The House Republican rank and file were advised in a GOP meeting that, barring action by Congress, the government would be able to pay only about half its bills after Aug. 2, and separately that a default could cost the government trillions of dollars in the form of higher interest rates on the debt.

"No matter what 50 percent you choose to pay, there are things in that 50 percent you don't pay that would have really severe consequences," Rep. John Campbell (R., Calif.) said afterward.

"There are people out there who keep saying we don't need to increase the debt limit at all. I think this was a way of saying, the people who are saying that need to look at the practical consequences of what they are saying."

Rep. Paul Ryan (R., Wis.) chairman of the House Budget Committee, said after the meeting he had discussed the additional costs generated by a default -- an event that would likely raise interest rates.

At his news conference, Mr. Obama said that would mean "effectively a tax increase on everybody" by affecting car purchasers, students, and businesses.
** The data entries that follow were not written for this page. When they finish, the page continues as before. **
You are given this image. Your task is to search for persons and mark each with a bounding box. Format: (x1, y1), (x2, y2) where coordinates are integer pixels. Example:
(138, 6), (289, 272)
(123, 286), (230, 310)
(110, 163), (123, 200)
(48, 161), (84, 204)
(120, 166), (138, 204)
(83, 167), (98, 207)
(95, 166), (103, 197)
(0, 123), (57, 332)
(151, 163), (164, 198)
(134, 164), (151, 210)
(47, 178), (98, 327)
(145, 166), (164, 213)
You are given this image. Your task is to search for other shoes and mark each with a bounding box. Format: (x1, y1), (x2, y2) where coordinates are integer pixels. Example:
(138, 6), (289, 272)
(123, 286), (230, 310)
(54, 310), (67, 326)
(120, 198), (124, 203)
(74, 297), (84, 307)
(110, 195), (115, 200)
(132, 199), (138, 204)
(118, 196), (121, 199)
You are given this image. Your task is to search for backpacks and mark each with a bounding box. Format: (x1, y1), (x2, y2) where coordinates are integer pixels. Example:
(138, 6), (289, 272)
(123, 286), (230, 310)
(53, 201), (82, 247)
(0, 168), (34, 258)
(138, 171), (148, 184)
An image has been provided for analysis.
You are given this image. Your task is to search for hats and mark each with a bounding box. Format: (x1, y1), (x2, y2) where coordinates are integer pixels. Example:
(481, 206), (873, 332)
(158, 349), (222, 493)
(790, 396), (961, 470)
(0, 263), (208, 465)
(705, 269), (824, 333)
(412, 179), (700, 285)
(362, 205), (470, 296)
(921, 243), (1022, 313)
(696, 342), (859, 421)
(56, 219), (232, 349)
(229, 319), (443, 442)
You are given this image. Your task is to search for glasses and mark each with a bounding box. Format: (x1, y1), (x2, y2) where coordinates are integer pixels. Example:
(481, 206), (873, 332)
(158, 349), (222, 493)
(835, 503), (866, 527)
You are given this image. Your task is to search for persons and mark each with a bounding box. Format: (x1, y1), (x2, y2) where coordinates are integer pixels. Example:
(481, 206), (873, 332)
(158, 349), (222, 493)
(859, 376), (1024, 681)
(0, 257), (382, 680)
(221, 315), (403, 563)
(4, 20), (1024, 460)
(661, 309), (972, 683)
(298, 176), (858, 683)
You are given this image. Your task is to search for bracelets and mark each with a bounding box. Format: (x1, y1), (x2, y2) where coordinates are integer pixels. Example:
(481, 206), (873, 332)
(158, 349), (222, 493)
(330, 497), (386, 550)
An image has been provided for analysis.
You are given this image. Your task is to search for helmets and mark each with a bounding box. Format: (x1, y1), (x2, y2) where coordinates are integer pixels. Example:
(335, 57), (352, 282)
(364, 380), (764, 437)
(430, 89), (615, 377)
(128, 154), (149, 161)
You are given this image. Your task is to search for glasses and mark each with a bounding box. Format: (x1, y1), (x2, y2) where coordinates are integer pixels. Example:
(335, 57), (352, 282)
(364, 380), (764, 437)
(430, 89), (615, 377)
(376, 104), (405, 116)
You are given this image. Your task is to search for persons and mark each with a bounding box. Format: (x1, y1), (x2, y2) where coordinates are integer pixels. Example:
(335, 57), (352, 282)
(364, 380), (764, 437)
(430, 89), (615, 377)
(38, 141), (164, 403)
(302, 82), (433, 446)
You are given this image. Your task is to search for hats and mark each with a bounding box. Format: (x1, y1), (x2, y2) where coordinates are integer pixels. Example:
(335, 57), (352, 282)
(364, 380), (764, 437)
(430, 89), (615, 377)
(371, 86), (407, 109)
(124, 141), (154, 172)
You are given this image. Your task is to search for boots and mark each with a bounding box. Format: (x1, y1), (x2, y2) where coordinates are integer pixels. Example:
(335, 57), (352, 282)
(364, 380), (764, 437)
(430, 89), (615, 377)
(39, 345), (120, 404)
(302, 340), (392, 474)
The second White House news conference in a week was a testament to the overriding political and economic significance of the issue that has convulsed Congress as well as the administration.

Urging lawmakers to cut trillions from deficits at the same time they raise the debt limit, the President said he favored a balanced approach that included spending cuts, changes to huge government benefit programs, and higher taxes on wealthy individuals and certain industries.

It was an offer Republicans could -- and did -- refuse.

"There are going to be no tax hikes because tax hikes destroy jobs," House Speaker John Boehner said.

While Mr. Boehner had earlier shown some flexibility on closing tax loopholes as part of an unprecedented deal with Mr. Obama, many Republican lawmakers are adamant that deficit reductions be limited to spending cuts.

Top presidential advisers -- William Daley, the White House chief of staff, and Timothy Geithner, the Treasury secretary -- were on Capitol Hill to meet with Mr. Boehner, given the House speaker's continued interest in some deficit-reduction compromise despite resistance from many House Republicans.

Publicly, Mr. Boehner gave no hint of accord.

"We're in the fourth quarter here," he said at a news conference. "We asked the President to lead. We asked him to put forward a plan -- not a speech, a real plan -- and he hasn't. We will."

Meanwhile, at Mr. Obama's national campaign headquarters in Chicago, a liberal group upset over potential cuts to Medicare, Medicaid, and Social Security threatened to pull its support from the President's re-election campaign.

About a dozen people representing the Progressive Change Campaign Committee delivered what they said were 200,000 pledges from people who will refuse to donate or volunteer for Mr. Obama's campaign if he cuts the entitlement programs.